→ **Task prompt**: Reproduce the material below word for word, omitting the pictures from your reply.

▼

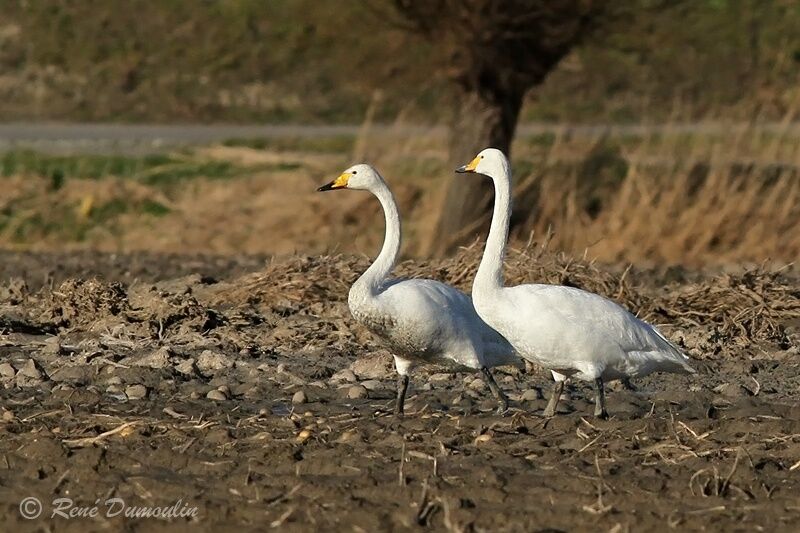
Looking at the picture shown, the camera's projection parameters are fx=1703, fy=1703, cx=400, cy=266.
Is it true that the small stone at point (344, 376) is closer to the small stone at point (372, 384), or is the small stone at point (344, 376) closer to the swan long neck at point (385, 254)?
the small stone at point (372, 384)

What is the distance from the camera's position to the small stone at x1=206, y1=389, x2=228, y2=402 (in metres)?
9.45

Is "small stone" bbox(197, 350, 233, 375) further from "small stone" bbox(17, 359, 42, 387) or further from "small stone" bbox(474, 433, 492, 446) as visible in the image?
"small stone" bbox(474, 433, 492, 446)

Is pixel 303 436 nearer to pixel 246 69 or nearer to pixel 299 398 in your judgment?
pixel 299 398

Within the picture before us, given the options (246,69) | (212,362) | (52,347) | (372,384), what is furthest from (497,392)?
(246,69)

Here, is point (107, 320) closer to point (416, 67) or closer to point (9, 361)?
point (9, 361)

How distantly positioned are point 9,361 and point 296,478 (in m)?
3.85

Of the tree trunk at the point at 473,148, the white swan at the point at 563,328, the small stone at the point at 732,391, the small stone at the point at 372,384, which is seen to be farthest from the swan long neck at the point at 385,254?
the tree trunk at the point at 473,148

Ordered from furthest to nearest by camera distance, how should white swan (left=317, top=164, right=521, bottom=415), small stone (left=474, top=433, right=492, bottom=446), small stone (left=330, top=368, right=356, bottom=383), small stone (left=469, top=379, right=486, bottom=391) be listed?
small stone (left=330, top=368, right=356, bottom=383) < small stone (left=469, top=379, right=486, bottom=391) < white swan (left=317, top=164, right=521, bottom=415) < small stone (left=474, top=433, right=492, bottom=446)

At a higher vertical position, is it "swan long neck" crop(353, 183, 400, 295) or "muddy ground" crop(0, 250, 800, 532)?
"swan long neck" crop(353, 183, 400, 295)

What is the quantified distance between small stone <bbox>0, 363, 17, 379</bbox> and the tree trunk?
7.62m

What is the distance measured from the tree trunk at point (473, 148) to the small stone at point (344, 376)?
694 cm

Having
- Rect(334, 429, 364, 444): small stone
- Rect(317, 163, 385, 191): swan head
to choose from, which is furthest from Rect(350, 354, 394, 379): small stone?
Rect(334, 429, 364, 444): small stone

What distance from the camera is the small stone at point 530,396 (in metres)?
9.78

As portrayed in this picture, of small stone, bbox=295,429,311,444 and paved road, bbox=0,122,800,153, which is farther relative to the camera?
paved road, bbox=0,122,800,153
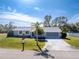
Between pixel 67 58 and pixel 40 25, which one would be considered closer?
pixel 67 58

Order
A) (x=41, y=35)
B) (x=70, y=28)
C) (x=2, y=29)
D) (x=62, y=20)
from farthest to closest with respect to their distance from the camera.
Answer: (x=2, y=29)
(x=62, y=20)
(x=70, y=28)
(x=41, y=35)

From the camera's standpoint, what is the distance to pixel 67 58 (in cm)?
1515

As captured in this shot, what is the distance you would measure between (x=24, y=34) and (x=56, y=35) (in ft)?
35.9

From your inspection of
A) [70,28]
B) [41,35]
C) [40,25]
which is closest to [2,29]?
[70,28]

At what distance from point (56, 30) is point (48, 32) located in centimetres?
294

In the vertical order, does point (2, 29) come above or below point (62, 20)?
below

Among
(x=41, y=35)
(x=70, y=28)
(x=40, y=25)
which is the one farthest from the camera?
(x=70, y=28)

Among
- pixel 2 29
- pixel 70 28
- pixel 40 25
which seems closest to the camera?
pixel 40 25

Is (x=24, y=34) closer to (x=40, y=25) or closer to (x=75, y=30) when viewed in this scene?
(x=40, y=25)

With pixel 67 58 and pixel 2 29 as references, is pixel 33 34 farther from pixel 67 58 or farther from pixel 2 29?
pixel 2 29

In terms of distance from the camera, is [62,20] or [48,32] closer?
[48,32]

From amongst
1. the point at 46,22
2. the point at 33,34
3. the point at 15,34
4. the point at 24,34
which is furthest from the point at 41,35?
the point at 46,22

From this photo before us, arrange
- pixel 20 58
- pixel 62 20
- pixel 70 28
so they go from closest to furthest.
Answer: pixel 20 58 → pixel 70 28 → pixel 62 20

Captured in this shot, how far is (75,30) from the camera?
68.8 metres
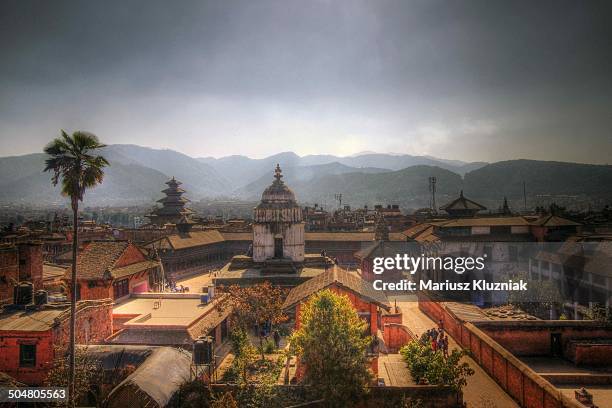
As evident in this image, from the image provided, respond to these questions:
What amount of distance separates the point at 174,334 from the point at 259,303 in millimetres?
4999

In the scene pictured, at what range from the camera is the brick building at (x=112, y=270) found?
28234 millimetres

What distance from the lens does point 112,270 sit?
95.1ft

▲

→ **Exercise response**:
Looking at the picture shown, the camera's projection parameters are fx=1703, fy=1703, cx=400, cy=266.
Is it true that the small stone at point (344, 376) is closer to the small stone at point (372, 384), or is the small stone at point (344, 376) closer to the swan long neck at point (385, 254)?
the small stone at point (372, 384)

What is the distance from the camera's position to the small stone at x1=206, y1=389, x2=228, y2=402 (in metres)?
9.45

Is "small stone" bbox(197, 350, 233, 375) further from "small stone" bbox(17, 359, 42, 387) or further from "small stone" bbox(474, 433, 492, 446) as visible in the image?
"small stone" bbox(474, 433, 492, 446)

Is pixel 303 436 nearer to pixel 246 69 or nearer to pixel 299 398 in your judgment?
pixel 299 398

Within the picture before us, given the options (246,69) | (212,362) | (52,347) | (372,384), what is furthest from (497,392)?
(246,69)

Here, is point (107, 320) closer to point (416, 67) or closer to point (9, 361)?
point (9, 361)

How distantly positioned are point 9,361 and point 296,478 (in m)?
3.85

Of the tree trunk at the point at 473,148, the white swan at the point at 563,328, the small stone at the point at 732,391, the small stone at the point at 372,384, which is seen to be farthest from the swan long neck at the point at 385,254?
the tree trunk at the point at 473,148

Ordered from furthest to nearest by camera distance, how should white swan (left=317, top=164, right=521, bottom=415), small stone (left=474, top=433, right=492, bottom=446), small stone (left=330, top=368, right=356, bottom=383), small stone (left=469, top=379, right=486, bottom=391) be listed?
small stone (left=330, top=368, right=356, bottom=383) < small stone (left=469, top=379, right=486, bottom=391) < white swan (left=317, top=164, right=521, bottom=415) < small stone (left=474, top=433, right=492, bottom=446)

At a higher vertical position, is it "swan long neck" crop(353, 183, 400, 295) or "muddy ground" crop(0, 250, 800, 532)?
"swan long neck" crop(353, 183, 400, 295)

What is the quantified distance between small stone <bbox>0, 363, 17, 379</bbox> and the tree trunk?
7.62m

What is the distance measured from the tree trunk at point (473, 148) to the small stone at point (344, 376)?
694 cm

Having
- Rect(334, 429, 364, 444): small stone
- Rect(317, 163, 385, 191): swan head
to choose from, which is furthest from Rect(350, 354, 394, 379): small stone?
Rect(334, 429, 364, 444): small stone

What distance from the camera is the small stone at point 530,396 (in metres)?
9.78

As portrayed in this picture, of small stone, bbox=295,429,311,444 and paved road, bbox=0,122,800,153, which is farther relative to the camera?
paved road, bbox=0,122,800,153
Between pixel 67 58 and pixel 40 25, which one would be considered closer?
pixel 67 58

Order
A) (x=41, y=35)
B) (x=70, y=28)
C) (x=2, y=29)
D) (x=62, y=20)
from farthest to closest with respect to their distance from the camera.
Answer: (x=2, y=29)
(x=62, y=20)
(x=70, y=28)
(x=41, y=35)

From the camera's standpoint, what is the distance to pixel 67 58 (in cm)?
1515

As captured in this shot, what is the distance you would measure between (x=24, y=34) and (x=56, y=35) (in ft)?
35.9

From your inspection of
A) [70,28]
B) [41,35]
C) [40,25]
which is closest to [2,29]?
[70,28]

At what distance from point (56, 30) is point (48, 32) located in centimetres?
294

In the vertical order, does point (2, 29) come above or below point (62, 20)?
below

Among
(x=41, y=35)
(x=70, y=28)
(x=40, y=25)
which is the one farthest from the camera?
(x=70, y=28)

Among
- pixel 2 29
- pixel 70 28
- pixel 40 25
which seems closest to the camera?
pixel 40 25

Is (x=24, y=34) closer to (x=40, y=25) or closer to (x=75, y=30) when viewed in this scene?
(x=40, y=25)

With pixel 67 58 and pixel 2 29 as references, is pixel 33 34 farther from pixel 67 58 or farther from pixel 2 29?
pixel 2 29

In terms of distance from the camera, is [62,20] or [48,32] closer?
[48,32]

From amongst
1. the point at 46,22
2. the point at 33,34
3. the point at 15,34
4. the point at 24,34
which is furthest from the point at 41,35?
the point at 46,22

From this photo before us, arrange
- pixel 20 58
- pixel 62 20
- pixel 70 28
so they go from closest to furthest.
Answer: pixel 20 58 → pixel 70 28 → pixel 62 20

Captured in this shot, how far is (75,30) from the camera?
68.8 metres
As evident in this image, from the image provided, respond to these questions:
What amount of distance separates the point at 174,334 from the point at 259,303 in millimetres?
4999

In the scene pictured, at what range from the camera is the brick building at (x=112, y=270) found?
28234 millimetres

What distance from the lens does point 112,270 sit?
95.1ft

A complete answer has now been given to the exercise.